Hu Ying, Yan Hai, Liu Ming, Gao Jing, Xie Lianhong, Zhang Chunyu, Wei Lili, Ding Yinging, Jiang Hong
Department of Cardiology, National Clinical Research Center for Interventional Medicine, Shanghai Institute of Cardiovascular Diseases, Zhongshan Hospital, Fudan University, Shanghai, 200032, China.
Shanghai Engineering Research Center of AI Technology for Cardiopulmonary Diseases, Zhongshan Hospital, Fudan University, Shanghai, 200032, China.
BMC Med Res Methodol. 2024 Dec 19;24(1):309. doi: 10.1186/s12874-024-02422-z.

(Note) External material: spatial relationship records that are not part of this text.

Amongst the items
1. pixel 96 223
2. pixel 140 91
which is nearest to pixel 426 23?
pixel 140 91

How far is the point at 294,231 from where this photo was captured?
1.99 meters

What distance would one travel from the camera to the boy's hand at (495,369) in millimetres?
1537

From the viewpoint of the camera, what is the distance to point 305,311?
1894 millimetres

Electronic medical records (EMR)-trained machine learning models have the potential in CVD risk prediction by integrating a range of medical data from patients, facilitate timely diagnosis and classification of CVDs. We tested the hypothesis that unsupervised ML approach utilizing EMR could be used to develop a new model for detecting prevalent CVD in clinical settings.
We included 155,894 patients (aged ≥ 18 years) discharged between January 2014 and July 2022, from Xuhui Hospital, Shanghai, China, including 64,916 CVD cases and 90,979 non-CVD cases. K-means clustering was used to generate the clustering models with k = 2, 4, and 8 as predetermined number of clusters k = 2, 4, and 8. Bayesian theorem was used to estimate the models' predictive accuracy.
The overall predictive accuracy of the 2-, 4-, and 8-classification clustering models in the training set was 0.856, 0.8634, and 0.8506, respectively. Similarly, the predictive accuracy of the 2-, 4-, and 8-classification clustering models in the testing set was 0.8598, 0.8659, and 0.8525, respectively. After reducing from 19 dimensions to 2 dimensions by principal component analysis, significant separation was observed for CVD cases and non-CVD cases in both training and testing sets.
Our findings indicate that the utilization of EMR data can support the development of a robust model for CVD detection through an unsupervised ML approach. Further investigation using longitudinal design is needed to refine the model for its applications in clinical settings.
经过电子病历(EMR)训练的机器学习模型通过整合患者的一系列医学数据,在心血管疾病(CVD)风险预测方面具有潜力,有助于及时诊断和分类CVD。我们检验了这样一个假设,即利用EMR的无监督机器学习方法可用于开发一种在临床环境中检测CVD的新模型。
我们纳入了2014年1月至2022年7月间从中国上海徐汇医院出院的155,894名患者(年龄≥18岁),其中包括64,916例CVD病例和90,979例非CVD病例。使用K均值聚类生成聚类模型,预定聚类数k分别为2、4和8。使用贝叶斯定理估计模型的预测准确性。
训练集中2类、4类和8类聚类模型的总体预测准确性分别为0.856、0.8634和0.8506。同样,测试集中2类、4类和8类聚类模型的预测准确性分别为0.8598、0.8659和0.8525。通过主成分分析从19维降至2维后,在训练集和测试集中均观察到CVD病例和非CVD病例有明显分离。
我们的研究结果表明,利用EMR数据可以通过无监督机器学习方法支持开发一个强大的CVD检测模型。需要使用纵向设计进行进一步研究,以完善该模型在临床环境中的应用。